---- Dokumen Sumber

Oleh Hero Aprila

Bak sebuah ledakan petasan yang mengagetkan semua orang, begitulah kejutan dari lahirnya sebuah Peraturan Pemerintah Pengganti Undang-Undang Nomor 2 Tahun 2022 tentang Cipta Kerja (Perpu Cipta Kerja).

Persis di penghujung tahun, tepatnya 30 Desember 2022, pemerintah secara ugal-ugalan akhirnya menerbitkan Perpu yang menggantikan Undang-Undang Nomor 11 Tahun 2020 tentang Cipta Kerja yang telah dinyatakan inkonstitusional bersyarat oleh Mahkamah Konstitusi (MK) melalui Putusan MK Nomor 91/PUU-XVIII/2020 pada 25 November 2021. Hal itu memperlihatkan bentuk otoritarianisme yang diterapkan oleh negara, semakin menjadi-jadi dari waktu ke waktu.

Selayaknya sulap saja, di tengah suasana libur menuju pergantian tahun, kita tiba-tiba dikejutkan dengan adanya Perpu Cipta Kerja yang muncul tanpa diduga. Biasanya, kejutan di awal tahun mendatangkan kebahagiaan bagi yang menerimanya, tetapi tentu itu jadi hal yang keliru sebab rasa gembira itu tampaknya hanya ditujukan bagi para aktor dalam lingkar oligarki saat ini – yang pengusaha dan pejabat maupun politisi.

Lantas, bagaimana dengan nasib kelompok rentan yang seringkali dimarjinalkan, termasuk penyandang disabilitas, perempuan, buruh, petani, nelayan, miskin kota, anak, minoritas gender dan seksual, serta Masyarakat Adat? Sudah ditindas, kini malah semakin ditindas.

--------
---- Materi yang Diberikan

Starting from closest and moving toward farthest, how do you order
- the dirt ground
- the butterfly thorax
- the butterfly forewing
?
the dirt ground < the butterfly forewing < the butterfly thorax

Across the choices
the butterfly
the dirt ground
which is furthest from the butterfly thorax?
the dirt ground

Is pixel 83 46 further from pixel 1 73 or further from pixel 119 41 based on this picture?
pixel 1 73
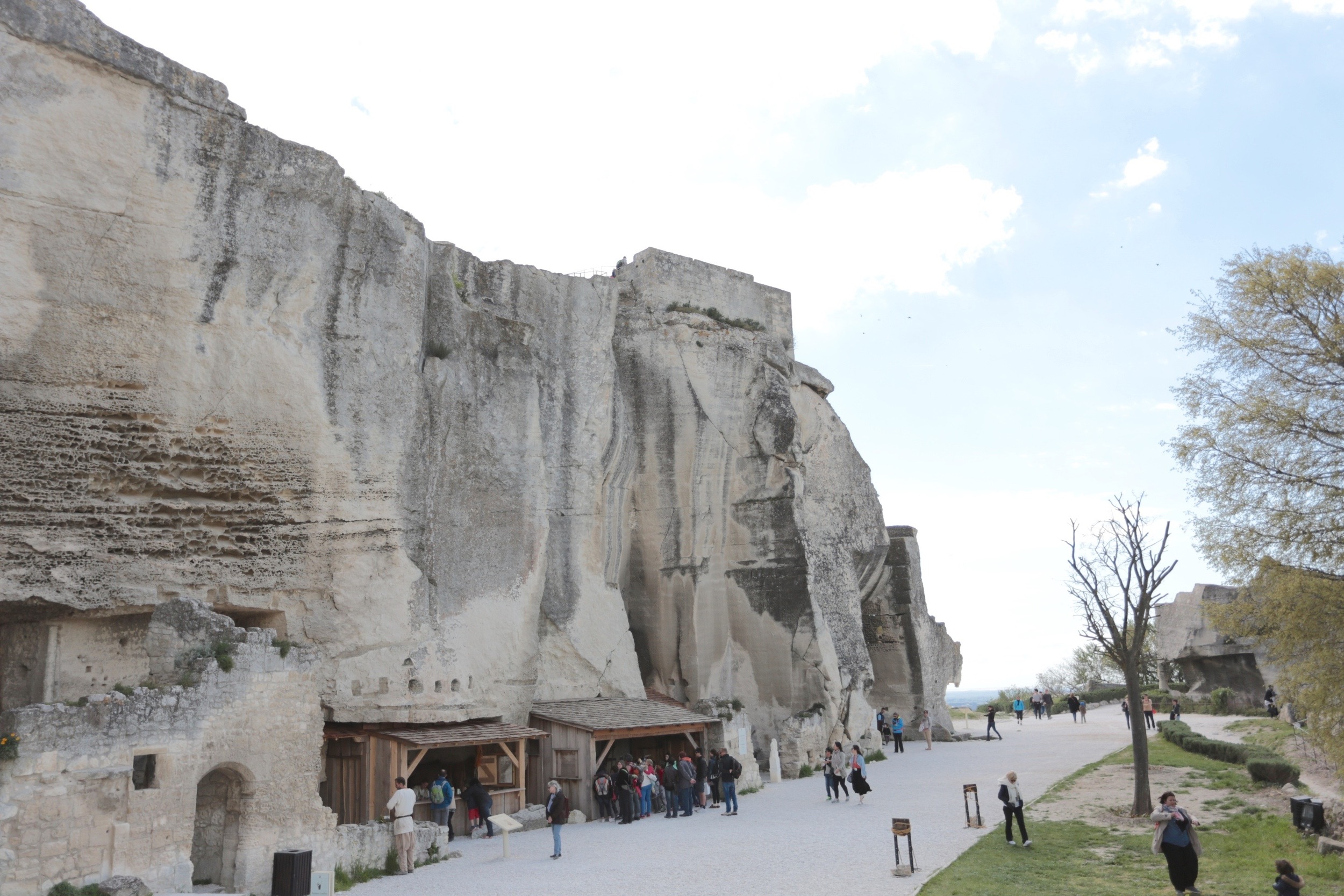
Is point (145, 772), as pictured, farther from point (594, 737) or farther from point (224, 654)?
point (594, 737)

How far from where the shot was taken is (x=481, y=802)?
17.8 metres

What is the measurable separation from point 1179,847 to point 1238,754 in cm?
1201

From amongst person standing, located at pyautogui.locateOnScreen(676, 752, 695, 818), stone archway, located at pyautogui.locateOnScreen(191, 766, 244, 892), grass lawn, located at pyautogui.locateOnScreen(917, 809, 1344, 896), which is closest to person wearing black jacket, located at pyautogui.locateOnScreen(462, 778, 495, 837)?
person standing, located at pyautogui.locateOnScreen(676, 752, 695, 818)

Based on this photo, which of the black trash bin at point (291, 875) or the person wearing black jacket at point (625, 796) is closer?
the black trash bin at point (291, 875)

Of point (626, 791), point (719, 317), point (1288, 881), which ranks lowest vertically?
point (626, 791)

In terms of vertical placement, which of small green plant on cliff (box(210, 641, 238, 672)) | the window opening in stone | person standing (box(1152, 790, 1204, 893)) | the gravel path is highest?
small green plant on cliff (box(210, 641, 238, 672))

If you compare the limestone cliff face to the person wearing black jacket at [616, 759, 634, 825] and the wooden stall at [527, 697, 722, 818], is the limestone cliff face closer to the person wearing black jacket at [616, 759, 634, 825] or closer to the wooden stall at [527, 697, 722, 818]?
the wooden stall at [527, 697, 722, 818]

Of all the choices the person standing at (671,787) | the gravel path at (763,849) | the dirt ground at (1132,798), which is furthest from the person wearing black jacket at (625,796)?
the dirt ground at (1132,798)

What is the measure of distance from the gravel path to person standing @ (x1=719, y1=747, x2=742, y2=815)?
0.32m

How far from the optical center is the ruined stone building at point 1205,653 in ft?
107

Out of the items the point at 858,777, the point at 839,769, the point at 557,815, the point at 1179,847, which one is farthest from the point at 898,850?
the point at 839,769

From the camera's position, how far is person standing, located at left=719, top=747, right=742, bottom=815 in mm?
18875

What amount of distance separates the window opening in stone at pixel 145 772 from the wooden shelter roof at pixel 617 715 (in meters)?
9.16

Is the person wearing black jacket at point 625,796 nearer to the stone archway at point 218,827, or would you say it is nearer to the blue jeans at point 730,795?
the blue jeans at point 730,795
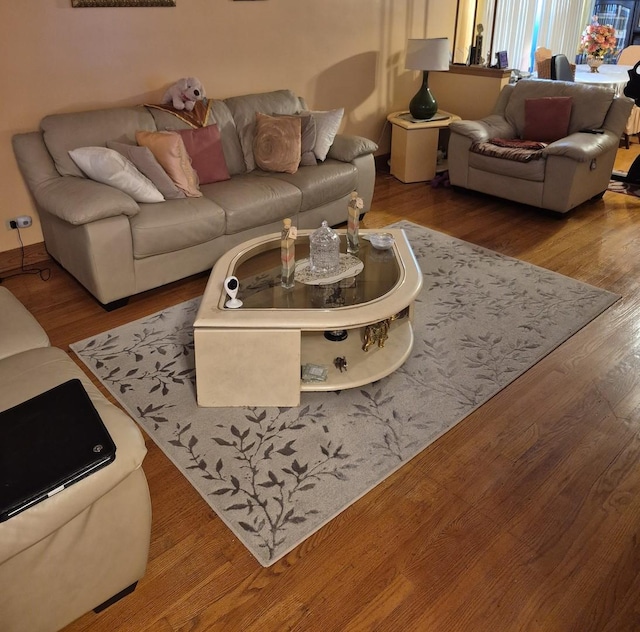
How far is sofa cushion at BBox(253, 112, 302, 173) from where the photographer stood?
3.90 meters

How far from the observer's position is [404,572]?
1.78 meters

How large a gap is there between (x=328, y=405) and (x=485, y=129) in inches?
127

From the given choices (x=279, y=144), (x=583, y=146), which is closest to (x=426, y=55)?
(x=583, y=146)

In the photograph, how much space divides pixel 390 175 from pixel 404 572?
14.0 ft

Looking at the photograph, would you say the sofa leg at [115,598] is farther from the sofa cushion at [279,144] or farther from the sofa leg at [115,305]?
the sofa cushion at [279,144]

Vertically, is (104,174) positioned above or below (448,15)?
below

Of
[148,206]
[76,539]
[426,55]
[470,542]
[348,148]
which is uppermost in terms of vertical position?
[426,55]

--------

| Tugas Anda |
Sebutkan siapa saja yang disebut sebagai aktor dalam lingkar oligarki dalam tulisan tentang Perpu Cipta Kerja. Materi ini tidak ada hubungannya dengan tulisan.

| Jawaban |
Pengusaha, pejabat, dan politisi.